李藿點點頭,「我粗看了下,琅琊郡里許多縣都有投文,最遠還有個東海來的。」
費縣就是琅琊郡下轄,東海已是隔壁郡了。
縈芯舉辦這次徵文,除了想給阿耶添幾個從吏,也想看看能不能找到給杏核村做教師的。
所以才將徵文題目定為:有教無類。
她還沒生出在整個郡里挑人才的野心,因為她沒辦法去實地考察投文人的品性。
給阿耶做從吏也還罷了,自有國法軍制管束,南地杏核村的講師現在是必須從費縣本地知根知底的人里挑選的。
縈芯思索著,見大郎還在興奮,就問:「你當真沒投?」
李藿其實有過匿名投文的想法,但是這是茶館頭一次舉辦盛會,怕被人說是暗箱操作,便只寫了一篇放在自己書桌上自賞。
他搖搖頭,「我去茶館也不用花錢,不與他們爭。」
縈芯給他目前的要求是:跟所有茶館常客混個臉熟,最好能串聯全縣學子。
她當然不是想讓大郎做文魁,但是他最好能成為所有文士小團體不排斥的一員。
這不容易,但有了茶館做平台,也不會太難。
縈芯的最終目的是,讓大郎成為費縣乃至琅琊郡文士的名片,一提這個地區的名人就能想起李藿。

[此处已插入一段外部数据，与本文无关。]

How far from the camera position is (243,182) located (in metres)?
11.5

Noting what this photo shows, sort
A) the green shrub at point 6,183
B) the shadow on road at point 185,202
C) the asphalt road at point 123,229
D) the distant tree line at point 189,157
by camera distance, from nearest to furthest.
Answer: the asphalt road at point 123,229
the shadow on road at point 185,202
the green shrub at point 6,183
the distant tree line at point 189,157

有了一個縣的名望,大郎參加完南亭雅集,起點就是縣級的正官;有了一個郡的名望,他就能被徐州使君看到,屆時到底如何,還就看徐州使君缺不缺人手了。
李藿知道,小娘一直在想辦法給他鋪名,但是真不敢想她到底想將自己推到多高。
他只能咬牙堅持,每日讀書練字,操琴賦詩,儘量讓未來的自己盛名之下全副其實!